作家・ライターとして、多くの20代~40代の男女に「現代の男女が抱える問題」について取材をしてきた山本理沙。その赤裸々な声は、まさに「事実は小説より奇なり」。社会も価値観も変化していく現代の夫婦問題を浮き彫りにします。

今回は10歳年下の男性と結婚後、たったの3ヶ月でスピード離婚を決意した女性を徹底取材。仲睦まじい蜜月を過ごしてから一転、束縛に借金に不倫......というまさにドロ沼愛憎劇を乗り越えた彼女に、その経緯を教えていただきました。

 
取材者プロフィール早苗さん(仮名)39歳
職業:会社役員
家族構成:独身(離婚歴あり)

  
 


愛と憎しみは、表裏一体


「離婚までは、とにかく色々なことが起きすぎて……うまく話せるか分かりませんが、話したことは好きに書いてもらって構いません」

小さな溜息と共に微笑んだ早苗さんは、先日離婚が成立したばかり。

結婚から離婚までの期間は約1年で、離婚を決意したのは入籍をしたわずか3ヵ月後。そこから離婚調停が始まりました。

「何から話したらいいんでしょう。元夫とは友人同士の集まりで出会って……これまで本当に色々なことがありましたが、たぶん人生で“一番好きな人”でした。実は、今でもその気持ちが全部消えているか分からないです……」

“一番好きな人”というシンプルな言葉には重みがあります。

昨今、離婚率が上がっているとは聞きますが、おそらく多数はもともと恋愛感情で結ばれた男女。その気持ちや情がどこへどのように消えていくのか個人的に気になっていましたが、完全には無くならないまま離婚に至る夫婦もやはりいるのです。

「彼に傷つけられたこと、理不尽な対応をされたことを、“もういいや”と良い意味で諦めて気持ちを切り替えて、もっとスムーズに穏便に離婚することもできたと思います。

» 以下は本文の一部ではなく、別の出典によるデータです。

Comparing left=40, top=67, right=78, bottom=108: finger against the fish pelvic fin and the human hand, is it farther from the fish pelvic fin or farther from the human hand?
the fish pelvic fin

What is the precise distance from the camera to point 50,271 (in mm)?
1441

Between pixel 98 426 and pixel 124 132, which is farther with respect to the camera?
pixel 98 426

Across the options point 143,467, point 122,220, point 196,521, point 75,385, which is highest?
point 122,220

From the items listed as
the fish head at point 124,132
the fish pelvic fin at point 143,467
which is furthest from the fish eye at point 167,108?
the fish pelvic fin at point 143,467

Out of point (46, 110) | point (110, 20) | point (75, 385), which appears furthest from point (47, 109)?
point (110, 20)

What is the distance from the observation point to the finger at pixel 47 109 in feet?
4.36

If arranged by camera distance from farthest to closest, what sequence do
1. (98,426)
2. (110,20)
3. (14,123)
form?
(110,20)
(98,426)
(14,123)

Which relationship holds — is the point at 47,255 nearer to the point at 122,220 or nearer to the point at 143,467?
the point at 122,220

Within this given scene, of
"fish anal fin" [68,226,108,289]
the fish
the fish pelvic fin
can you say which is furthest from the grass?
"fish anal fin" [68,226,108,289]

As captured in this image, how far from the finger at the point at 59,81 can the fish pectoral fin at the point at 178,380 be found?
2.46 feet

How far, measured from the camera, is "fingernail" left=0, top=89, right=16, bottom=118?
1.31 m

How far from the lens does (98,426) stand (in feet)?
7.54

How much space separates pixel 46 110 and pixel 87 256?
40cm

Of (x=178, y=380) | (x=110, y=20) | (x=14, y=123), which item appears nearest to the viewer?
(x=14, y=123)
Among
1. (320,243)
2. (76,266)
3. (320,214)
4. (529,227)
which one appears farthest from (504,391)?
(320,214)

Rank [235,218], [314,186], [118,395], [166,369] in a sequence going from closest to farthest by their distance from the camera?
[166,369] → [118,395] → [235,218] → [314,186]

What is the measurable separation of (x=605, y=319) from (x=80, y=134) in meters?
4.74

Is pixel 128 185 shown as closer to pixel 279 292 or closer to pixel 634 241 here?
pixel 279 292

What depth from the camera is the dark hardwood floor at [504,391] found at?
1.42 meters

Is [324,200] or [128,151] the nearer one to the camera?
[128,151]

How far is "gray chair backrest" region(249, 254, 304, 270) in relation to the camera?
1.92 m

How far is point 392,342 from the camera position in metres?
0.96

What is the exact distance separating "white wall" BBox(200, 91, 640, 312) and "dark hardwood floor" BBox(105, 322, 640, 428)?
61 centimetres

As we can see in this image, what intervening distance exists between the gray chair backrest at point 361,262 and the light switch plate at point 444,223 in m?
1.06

でも……たぶん好きだったからこそ、最後はちゃんと向き合って欲しかった。だから反撃もしたし、制裁を与えたくて大人げない馬鹿な行動もしました。でも、後悔はありません」

iPhoneにまだ多く残っている年下の元ご主人とのツーショット写真を見せていただいたところ、長身でハンサムな彼と早苗さんはお似合いの夫婦に見えました。薄化粧でも整った顔立ちがよく分かり、仕事面でも活躍され“デキる女性”という印象の早苗さんですが、元ご主人が10歳年下ということもあるのか、写真の表情は柔らかく、まるで学生カップルのような爽やかさも感じます。

そんな2人が結ばれ、そして離婚に至るまでに起きた出来事は、愛と憎しみは表裏一体というのを痛感するような愛憎劇でした。